Straubinger Tagblatt gazetesi Yunanistan yardımları için Alman parlamentosunda yapılacak olan oylamaya şu satırları ayırmış:
“Milletvekilleri oy kullanırken sadece vicdanlarının sesini mi dinleyecekler? ‘Evet’ oyu kullanacak olanlar da, üçüncü yardım paketine karşı olanlar da ‘vicdanım böyle istedi’, diyecekler. Birlik partilerinin ret oyu kullanacak olan milletvekillerinin bir avantajı var: Yardım programını reddetmelerinin sonucu değiştirmeyeceğini biliyorlar. Ne Başbakan Merkel’in arkasındaki çoğunluk tehlikeye girecek ne de Almanya’nın itibarı sarsılacak. Böyle bir durumda vicdanının sesini dinlemek ve vicdanını rahatlatmak zor olmasa gerektir.”
Berliner Zeitung gazetesi, Almanya’ya sığınan mülteci adaylarına ve barındıkları yerlere yapılan saldırıların artmasını konu alan yorumunda, ülkedeki yabancılara takınılan tavrın batı ile doğu arasında farklılık göstermesinin nedenini soruyor:
“Mülteci barınaklarının korumadan aciz kalması aynı zamanda devletin kuvvet kullanma tekelinin zayıfladığını gösteren ve saldırganların taklitçilerini cesaretlendiren bir işarettir. Doğu Almanya’nın küçük kasabalarında hiç polis korkusu olmadan mültecilere saldırılabiliyorsa, aynı şeyi başka yerlerde de yapmak mümkündür. Doğu eyaletlerinde bu tür saldırılara çok daha fazla rastlanması Almanya’nın birleşmediğinin kanıtıdır.”
Kölner Stadt-Anzeiger gazetesi de Almanya’nın doğusundaki ırkçı eylemleri Almanya’nın birleşmeyi başaramamış olmasına bağlıyor:
“Orta yaşın üzerindeki Doğu Almanlar, kendilerini batıya kavuşturan sisteme alışmamakta diretiyor. Aynı zamanda sistemin 60’lı yılların sonlarındaki gençlik hareketinin yabancılara açık olunmasını sağlayan ruhunu da reddediyorlar. Birleşmenin eşitler arasında olmamasının ve doğuyu batıya uymaya zorlamasının acısı şimdi çıkıyor. Birleşme sırasında Doğu Almanya’ya söz hakkı tanınmadı. Toplumun en azından marjinal kesimleri ülkeyi olduğu gibi kabul etmeye yanaşmıyor.

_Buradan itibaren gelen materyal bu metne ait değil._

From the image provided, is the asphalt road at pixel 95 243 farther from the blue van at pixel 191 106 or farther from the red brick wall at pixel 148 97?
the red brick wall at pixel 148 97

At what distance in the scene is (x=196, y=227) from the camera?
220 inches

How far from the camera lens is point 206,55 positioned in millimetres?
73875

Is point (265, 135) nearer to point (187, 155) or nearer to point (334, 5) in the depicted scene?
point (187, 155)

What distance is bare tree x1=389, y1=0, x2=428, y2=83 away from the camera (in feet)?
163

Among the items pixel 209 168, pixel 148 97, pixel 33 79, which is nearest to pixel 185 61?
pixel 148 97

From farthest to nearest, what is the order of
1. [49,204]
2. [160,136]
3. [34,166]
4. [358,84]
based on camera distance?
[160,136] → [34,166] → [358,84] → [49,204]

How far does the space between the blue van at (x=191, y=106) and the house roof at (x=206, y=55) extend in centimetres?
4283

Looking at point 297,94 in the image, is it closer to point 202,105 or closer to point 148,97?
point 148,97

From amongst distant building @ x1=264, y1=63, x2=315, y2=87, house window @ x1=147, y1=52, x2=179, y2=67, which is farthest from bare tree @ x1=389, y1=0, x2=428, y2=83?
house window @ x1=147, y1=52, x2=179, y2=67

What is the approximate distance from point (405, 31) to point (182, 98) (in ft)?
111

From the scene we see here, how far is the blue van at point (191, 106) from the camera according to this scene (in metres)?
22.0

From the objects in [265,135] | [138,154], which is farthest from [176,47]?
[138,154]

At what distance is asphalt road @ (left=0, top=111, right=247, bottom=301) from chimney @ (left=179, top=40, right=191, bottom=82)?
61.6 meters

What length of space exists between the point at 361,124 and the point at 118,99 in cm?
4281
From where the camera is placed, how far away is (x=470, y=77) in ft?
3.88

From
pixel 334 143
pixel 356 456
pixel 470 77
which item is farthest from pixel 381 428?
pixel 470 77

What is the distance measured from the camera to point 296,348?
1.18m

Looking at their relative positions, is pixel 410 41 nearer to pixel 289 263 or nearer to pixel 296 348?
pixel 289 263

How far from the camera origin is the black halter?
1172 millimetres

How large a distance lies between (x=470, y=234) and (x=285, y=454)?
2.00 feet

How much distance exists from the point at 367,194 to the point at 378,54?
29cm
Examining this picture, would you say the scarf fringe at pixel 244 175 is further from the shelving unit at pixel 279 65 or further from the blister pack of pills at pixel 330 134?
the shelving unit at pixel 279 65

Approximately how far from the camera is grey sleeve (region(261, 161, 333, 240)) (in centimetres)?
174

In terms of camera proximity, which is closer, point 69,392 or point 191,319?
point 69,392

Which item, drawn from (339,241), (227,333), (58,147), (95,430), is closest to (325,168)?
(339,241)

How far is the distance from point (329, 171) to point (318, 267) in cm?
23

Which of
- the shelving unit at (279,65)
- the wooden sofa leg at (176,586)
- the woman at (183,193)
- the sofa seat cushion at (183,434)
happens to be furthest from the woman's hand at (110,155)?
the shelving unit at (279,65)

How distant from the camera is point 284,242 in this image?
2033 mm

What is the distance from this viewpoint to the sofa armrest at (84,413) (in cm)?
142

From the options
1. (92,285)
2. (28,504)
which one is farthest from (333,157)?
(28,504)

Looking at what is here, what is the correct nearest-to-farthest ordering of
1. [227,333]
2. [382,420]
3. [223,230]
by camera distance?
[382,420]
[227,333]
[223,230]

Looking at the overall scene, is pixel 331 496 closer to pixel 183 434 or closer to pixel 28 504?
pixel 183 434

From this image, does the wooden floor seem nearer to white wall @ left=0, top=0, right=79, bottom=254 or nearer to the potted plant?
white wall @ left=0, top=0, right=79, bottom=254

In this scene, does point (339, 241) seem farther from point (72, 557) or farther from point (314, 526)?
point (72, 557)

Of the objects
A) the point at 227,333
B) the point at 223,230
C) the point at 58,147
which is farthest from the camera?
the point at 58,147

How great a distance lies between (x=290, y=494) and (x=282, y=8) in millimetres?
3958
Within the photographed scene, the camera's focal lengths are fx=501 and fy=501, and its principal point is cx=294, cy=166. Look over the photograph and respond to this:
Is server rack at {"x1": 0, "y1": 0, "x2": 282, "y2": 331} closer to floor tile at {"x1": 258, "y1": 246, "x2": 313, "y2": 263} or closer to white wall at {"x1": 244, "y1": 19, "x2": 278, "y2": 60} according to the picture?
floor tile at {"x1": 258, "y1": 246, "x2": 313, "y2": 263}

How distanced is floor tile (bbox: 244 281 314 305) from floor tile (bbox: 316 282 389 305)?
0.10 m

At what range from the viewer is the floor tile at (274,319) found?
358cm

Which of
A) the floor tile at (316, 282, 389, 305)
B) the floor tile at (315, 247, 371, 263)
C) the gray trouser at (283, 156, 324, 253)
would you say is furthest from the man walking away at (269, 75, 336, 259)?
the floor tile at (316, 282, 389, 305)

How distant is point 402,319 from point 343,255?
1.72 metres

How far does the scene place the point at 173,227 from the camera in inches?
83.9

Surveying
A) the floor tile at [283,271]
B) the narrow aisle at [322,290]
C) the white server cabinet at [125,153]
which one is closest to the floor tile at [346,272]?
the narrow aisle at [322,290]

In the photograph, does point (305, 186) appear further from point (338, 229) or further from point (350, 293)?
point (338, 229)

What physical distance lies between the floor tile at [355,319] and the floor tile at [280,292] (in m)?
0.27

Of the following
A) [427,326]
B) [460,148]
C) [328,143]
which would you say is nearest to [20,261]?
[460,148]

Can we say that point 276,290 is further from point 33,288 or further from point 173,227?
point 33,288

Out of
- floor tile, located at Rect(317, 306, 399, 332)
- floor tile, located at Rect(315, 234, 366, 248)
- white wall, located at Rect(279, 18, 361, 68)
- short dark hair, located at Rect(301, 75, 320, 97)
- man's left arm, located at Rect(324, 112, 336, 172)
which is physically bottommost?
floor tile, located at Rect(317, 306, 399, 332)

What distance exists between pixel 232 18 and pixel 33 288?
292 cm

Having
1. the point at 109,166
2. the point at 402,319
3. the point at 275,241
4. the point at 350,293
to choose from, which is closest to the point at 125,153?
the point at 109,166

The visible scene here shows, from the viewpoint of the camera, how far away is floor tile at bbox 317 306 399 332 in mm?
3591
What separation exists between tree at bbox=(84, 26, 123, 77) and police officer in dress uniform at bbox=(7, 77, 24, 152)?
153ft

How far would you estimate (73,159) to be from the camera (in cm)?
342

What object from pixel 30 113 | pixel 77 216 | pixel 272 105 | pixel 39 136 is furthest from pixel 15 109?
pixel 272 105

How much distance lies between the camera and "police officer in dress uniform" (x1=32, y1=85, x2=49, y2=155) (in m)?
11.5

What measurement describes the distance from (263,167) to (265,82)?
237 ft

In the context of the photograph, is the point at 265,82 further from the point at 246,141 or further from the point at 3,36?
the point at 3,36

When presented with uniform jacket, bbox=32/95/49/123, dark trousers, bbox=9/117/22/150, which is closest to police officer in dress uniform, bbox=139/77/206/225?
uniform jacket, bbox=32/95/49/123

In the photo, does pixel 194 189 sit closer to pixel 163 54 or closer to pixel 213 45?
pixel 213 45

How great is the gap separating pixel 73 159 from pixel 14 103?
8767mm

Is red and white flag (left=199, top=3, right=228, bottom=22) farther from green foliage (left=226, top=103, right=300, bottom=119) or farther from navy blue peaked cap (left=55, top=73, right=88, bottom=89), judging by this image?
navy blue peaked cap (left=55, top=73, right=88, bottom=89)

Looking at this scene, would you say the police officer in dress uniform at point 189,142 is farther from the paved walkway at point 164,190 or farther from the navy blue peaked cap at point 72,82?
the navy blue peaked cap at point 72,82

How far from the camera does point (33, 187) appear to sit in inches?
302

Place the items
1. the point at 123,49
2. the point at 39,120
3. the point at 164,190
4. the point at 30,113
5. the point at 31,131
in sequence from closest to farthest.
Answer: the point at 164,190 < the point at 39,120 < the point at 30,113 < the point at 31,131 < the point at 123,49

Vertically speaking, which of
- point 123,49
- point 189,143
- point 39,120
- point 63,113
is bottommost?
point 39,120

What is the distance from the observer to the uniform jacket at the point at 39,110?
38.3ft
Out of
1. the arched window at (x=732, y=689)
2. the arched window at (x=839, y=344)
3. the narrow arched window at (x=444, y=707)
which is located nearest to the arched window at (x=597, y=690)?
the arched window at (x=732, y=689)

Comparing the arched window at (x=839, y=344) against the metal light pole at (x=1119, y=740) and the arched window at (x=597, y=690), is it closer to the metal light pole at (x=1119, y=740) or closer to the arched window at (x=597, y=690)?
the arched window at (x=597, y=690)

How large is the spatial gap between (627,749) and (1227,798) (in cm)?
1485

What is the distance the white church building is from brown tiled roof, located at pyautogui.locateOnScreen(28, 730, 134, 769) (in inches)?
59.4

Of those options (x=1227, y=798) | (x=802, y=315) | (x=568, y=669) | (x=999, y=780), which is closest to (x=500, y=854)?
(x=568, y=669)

Doğudaki ırkçılık aynı zamanda batıya karşı gizli ayaklanmanın da bir tezahürüdür.”
Münih’te yayımlanan Münchner Merkur gazetesi, mülteci akınını konu alan yorumunda şu yargıya varıyor:
“Yabancıya 'hoşgeldin’ kültürü geliştirmeye çalışan Almanya ne kadar mülteci kaldırabilir? Almanların yardım gönüllülüğü ne kadar iyimser değerlendirilirse değerlendirilsin, mültecilerin aşırı fazla bulunduğu gün elbet gelecektir. BM yetkilisinin durumun Almanya ve İsveç açısından katlanılabilir olmaktan çıktığı şeklindeki sözleri yabana atılmamalı. Avrupa’da mülteci olarak kabul edilmeye çalışanların yarısını bu iki ülke alıyor. Berlin Avrupa Birliği’nden de medet ummamalı. Juncker’in bürokratları savaş ve açlıktan kaçan insanlara nasıl yardım edilebileceğini düşünmek yerine Almanya’nın otoyol ücretiyle uğraşıyorlar. Bazı ülkelerde de Avrupa Birliği başöğretmeninin zor duruma düşmesine gizliden gizliye sevinenler var.”